Objective:
Find each line in the data below that contains the word "nearest" and copy those lines.

(Source data)
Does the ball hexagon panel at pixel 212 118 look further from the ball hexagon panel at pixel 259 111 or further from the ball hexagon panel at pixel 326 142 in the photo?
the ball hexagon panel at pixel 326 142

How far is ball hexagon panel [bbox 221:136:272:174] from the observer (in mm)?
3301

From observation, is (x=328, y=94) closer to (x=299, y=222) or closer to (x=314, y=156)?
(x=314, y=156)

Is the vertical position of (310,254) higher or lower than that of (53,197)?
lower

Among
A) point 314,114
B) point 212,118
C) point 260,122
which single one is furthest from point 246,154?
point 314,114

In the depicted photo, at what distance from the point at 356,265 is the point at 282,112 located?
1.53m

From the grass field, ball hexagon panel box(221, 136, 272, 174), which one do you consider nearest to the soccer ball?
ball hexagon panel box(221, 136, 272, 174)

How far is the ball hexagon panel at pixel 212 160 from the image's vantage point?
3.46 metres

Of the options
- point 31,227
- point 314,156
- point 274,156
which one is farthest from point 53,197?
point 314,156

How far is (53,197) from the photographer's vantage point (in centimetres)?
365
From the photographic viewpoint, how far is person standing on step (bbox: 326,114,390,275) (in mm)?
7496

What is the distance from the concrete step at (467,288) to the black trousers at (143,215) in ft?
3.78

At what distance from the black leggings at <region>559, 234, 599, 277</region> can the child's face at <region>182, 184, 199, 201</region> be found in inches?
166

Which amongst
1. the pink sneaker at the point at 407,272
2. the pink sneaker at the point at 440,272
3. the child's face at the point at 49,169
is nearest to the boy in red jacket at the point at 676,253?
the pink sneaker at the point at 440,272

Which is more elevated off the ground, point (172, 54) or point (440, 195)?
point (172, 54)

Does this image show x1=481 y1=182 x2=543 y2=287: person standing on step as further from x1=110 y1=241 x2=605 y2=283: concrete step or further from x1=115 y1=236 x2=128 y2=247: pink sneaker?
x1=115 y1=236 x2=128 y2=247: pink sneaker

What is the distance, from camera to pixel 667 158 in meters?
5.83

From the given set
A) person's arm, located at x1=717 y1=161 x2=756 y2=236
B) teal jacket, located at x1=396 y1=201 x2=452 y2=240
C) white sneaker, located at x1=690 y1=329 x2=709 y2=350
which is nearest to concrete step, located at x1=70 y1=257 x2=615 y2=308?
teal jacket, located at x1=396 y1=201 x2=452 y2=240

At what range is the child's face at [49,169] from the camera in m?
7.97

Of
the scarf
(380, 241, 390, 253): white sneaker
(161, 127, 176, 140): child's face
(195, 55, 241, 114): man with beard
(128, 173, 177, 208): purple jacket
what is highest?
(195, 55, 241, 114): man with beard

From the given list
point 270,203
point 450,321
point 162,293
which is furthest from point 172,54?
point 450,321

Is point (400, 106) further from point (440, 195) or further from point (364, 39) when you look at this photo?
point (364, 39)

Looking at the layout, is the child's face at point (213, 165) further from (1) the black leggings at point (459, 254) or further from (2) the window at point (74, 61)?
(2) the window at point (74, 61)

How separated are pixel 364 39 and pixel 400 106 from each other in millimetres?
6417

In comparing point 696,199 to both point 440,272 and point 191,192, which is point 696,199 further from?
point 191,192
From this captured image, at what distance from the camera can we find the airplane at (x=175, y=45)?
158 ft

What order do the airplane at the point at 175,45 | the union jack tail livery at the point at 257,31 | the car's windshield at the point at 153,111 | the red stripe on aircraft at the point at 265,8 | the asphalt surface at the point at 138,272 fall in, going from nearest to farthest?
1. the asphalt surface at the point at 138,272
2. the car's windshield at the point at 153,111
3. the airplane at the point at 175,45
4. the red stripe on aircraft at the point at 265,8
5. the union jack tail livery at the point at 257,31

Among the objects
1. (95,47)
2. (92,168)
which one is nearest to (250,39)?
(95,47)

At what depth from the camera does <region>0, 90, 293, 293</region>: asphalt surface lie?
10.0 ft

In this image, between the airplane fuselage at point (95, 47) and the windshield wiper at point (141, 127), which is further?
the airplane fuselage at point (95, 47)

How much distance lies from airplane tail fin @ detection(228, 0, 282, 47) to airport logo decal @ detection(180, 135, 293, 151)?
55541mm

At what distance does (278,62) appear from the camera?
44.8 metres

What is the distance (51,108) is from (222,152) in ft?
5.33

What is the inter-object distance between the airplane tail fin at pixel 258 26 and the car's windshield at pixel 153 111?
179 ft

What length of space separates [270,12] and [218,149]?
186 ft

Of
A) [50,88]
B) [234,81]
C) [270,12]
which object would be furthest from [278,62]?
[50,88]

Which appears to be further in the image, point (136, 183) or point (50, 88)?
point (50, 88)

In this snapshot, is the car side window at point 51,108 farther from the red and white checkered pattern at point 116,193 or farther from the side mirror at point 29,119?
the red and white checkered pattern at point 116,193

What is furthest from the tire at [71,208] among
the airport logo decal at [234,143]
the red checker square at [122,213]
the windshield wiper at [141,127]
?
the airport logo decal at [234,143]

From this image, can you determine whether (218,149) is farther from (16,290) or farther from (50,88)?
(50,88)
--
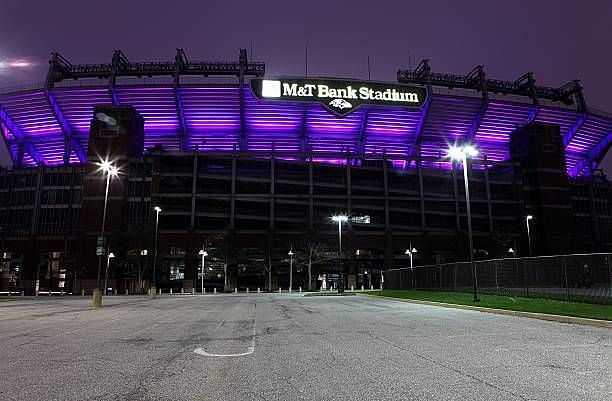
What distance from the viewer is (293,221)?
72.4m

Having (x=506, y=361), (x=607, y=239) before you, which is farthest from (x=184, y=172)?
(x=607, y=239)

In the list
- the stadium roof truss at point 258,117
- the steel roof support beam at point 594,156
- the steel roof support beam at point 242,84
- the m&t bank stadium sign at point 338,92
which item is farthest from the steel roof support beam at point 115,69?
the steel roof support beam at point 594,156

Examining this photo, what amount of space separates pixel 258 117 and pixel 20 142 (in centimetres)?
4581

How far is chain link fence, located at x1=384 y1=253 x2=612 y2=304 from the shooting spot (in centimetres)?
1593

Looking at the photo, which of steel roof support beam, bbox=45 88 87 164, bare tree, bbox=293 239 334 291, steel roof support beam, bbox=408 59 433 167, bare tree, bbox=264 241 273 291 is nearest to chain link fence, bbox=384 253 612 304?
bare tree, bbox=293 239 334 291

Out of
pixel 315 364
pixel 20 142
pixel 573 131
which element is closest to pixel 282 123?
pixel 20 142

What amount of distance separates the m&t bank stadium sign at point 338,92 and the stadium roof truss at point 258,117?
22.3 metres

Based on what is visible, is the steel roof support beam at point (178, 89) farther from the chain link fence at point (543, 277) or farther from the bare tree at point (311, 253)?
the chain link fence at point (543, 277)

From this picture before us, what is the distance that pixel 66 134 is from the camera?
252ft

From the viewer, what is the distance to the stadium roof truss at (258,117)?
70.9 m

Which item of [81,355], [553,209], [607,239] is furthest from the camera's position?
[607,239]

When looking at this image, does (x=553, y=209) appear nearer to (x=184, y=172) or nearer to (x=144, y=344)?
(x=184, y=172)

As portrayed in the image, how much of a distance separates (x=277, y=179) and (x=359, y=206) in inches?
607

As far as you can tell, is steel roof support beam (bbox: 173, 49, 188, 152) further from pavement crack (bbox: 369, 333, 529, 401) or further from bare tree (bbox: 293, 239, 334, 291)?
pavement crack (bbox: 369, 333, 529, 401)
...
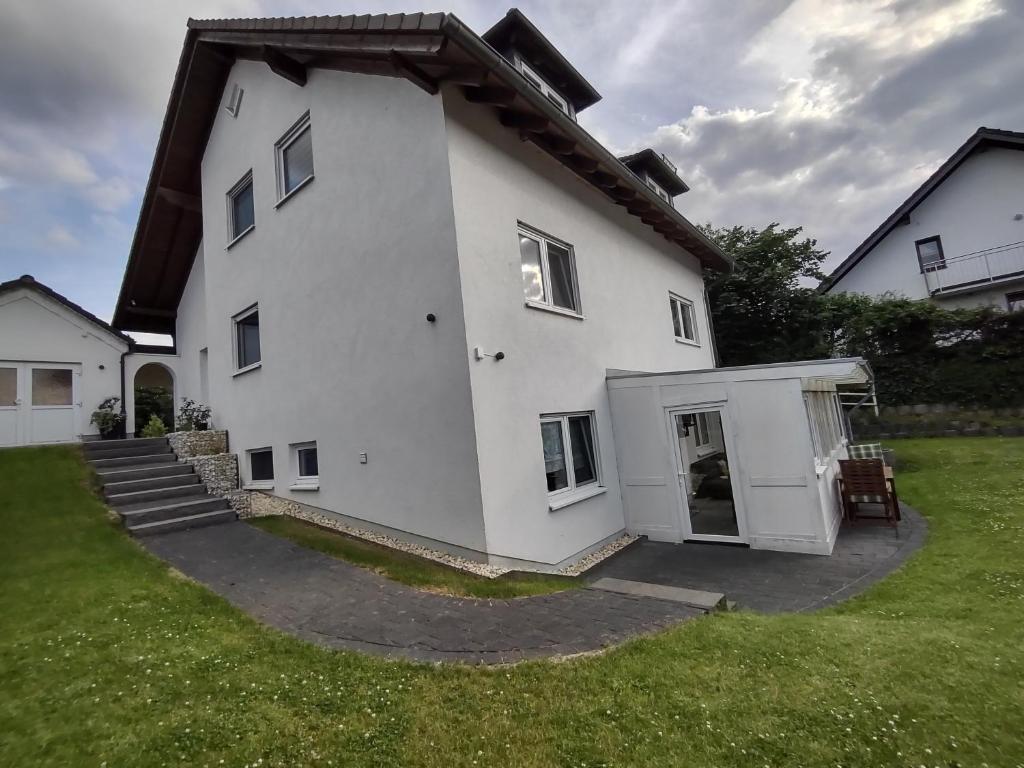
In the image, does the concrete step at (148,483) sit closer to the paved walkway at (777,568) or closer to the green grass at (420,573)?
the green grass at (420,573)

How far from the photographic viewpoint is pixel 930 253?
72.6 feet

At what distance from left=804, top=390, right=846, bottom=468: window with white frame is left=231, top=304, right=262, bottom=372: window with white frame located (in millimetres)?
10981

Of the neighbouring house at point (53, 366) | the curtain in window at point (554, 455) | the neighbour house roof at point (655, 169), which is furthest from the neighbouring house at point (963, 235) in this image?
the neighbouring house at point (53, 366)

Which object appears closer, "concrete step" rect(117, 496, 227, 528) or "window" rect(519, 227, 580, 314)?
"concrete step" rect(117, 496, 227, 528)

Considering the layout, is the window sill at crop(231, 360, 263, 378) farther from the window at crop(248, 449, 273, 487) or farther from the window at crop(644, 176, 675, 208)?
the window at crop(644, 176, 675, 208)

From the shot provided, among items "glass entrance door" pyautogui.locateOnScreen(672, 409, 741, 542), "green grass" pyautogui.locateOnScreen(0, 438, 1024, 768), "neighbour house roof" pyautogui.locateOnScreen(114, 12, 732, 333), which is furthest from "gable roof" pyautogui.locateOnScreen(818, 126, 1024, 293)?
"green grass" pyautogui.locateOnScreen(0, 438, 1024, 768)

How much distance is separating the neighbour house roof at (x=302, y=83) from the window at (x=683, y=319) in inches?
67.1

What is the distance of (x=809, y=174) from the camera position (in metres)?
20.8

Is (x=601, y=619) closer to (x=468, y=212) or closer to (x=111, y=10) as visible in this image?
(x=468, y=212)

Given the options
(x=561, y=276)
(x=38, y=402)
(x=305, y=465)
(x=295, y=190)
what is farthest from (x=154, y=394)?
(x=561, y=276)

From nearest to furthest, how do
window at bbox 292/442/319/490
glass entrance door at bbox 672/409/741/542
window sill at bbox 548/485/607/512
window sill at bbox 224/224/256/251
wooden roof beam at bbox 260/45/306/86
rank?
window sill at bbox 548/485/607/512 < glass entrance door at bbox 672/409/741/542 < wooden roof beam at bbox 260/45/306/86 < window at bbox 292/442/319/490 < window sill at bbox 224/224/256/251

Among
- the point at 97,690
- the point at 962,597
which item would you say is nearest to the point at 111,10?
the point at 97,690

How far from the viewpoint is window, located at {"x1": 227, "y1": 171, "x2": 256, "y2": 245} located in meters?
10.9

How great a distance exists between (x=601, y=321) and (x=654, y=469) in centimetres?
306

Task solution:
From the grass field, ball hexagon panel box(221, 136, 272, 174), which one do you consider nearest to the soccer ball?
is nearest to the boy in red jacket at the point at 676,253?
which is nearest to concrete step, located at x1=70 y1=257 x2=615 y2=308?
What order do the airplane at the point at 175,45 | the union jack tail livery at the point at 257,31 | the car's windshield at the point at 153,111 | the red stripe on aircraft at the point at 265,8 | the asphalt surface at the point at 138,272 fall in, going from nearest to farthest?
which one is nearest to (250,39)?
Looking at the photo, which of steel roof support beam, bbox=45 88 87 164, bare tree, bbox=293 239 334 291, steel roof support beam, bbox=408 59 433 167, bare tree, bbox=264 241 273 291 is nearest to chain link fence, bbox=384 253 612 304?
From nearest to furthest, how do
which item would you say is nearest to the point at 111,10?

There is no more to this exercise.